# Old Single Stage Press



## southdakbearfan (Oct 11, 2004)

I have had an old single stage press laying around for a while and wondered if anyone here knew any history on it.

It has CH with the H inside the C on the side and 205 cast into the side. It is a massive black single state press. It has a lyman stamped ram (possibly upgrade or update).

Is this an old CH Tool press?
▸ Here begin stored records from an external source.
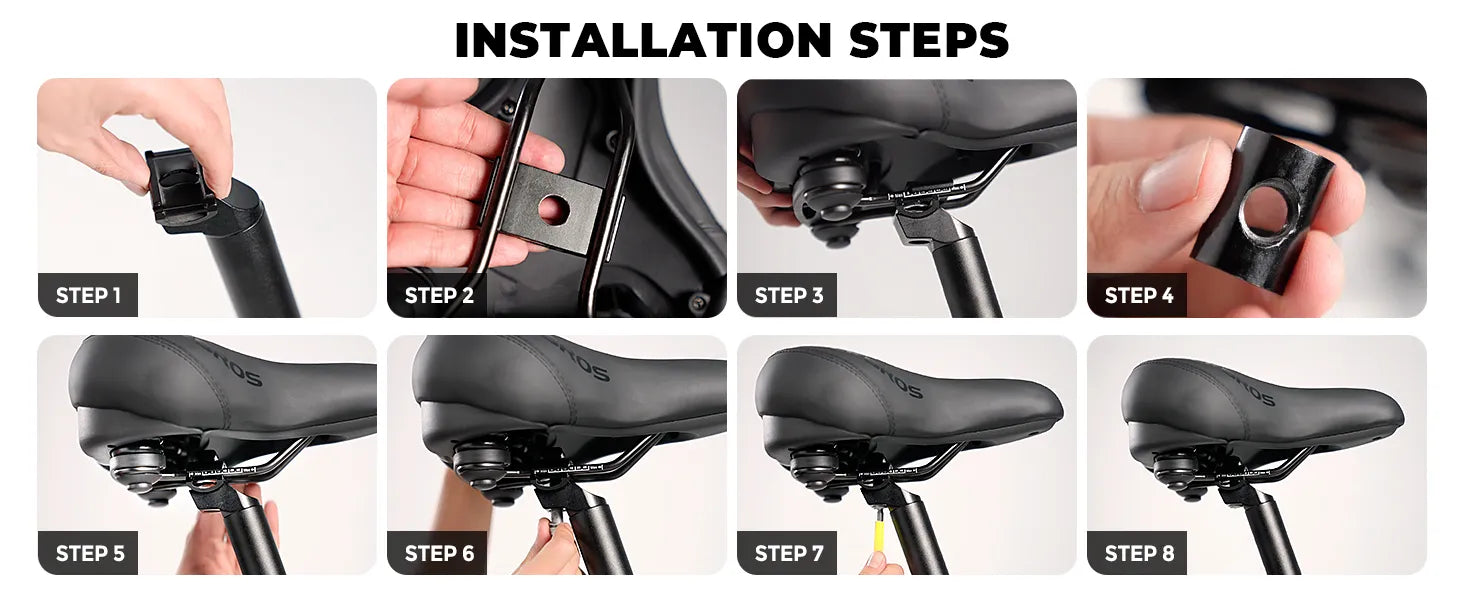 INSTALLATION STEPS

STEP 1

STEP 2

STEP 3

STEP 4

STEP 5

STEP 6

STEP 7

STEP 8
With a Lyman ram upgrade to make it fit standard shell holders?

Pictures aren't seeming to work for me, but I will keep trying.

I picked this up at a rummage sale for $2 several years ago, but never had a real use for it as I have a RCBS JR3 and a Lee Classic Cast Press already on the bench.

Might set it up just for the heck of it for reforming brass as the thing is a tank, but so is the Lee Classic Cast Press.


----------



## southdakbearfan (Oct 11, 2004)

Nobody?


----------



## mcat7 (Jan 21, 2010)

I'm new here and this subject is very old, but for a change I can contribute some information.
The outfit you are looking for is http://www.ch4d.com/
They make the excellent heavy duty reloading presses and are still in business.


----------



## southdakbearfan (Oct 11, 2004)

That is the new company's website. This is a very old press. I believe CH and another company combined in the past to form ch tool and die now. I was looking to see if anyone had any idea of the age/history, and if it was worth a crap.


----------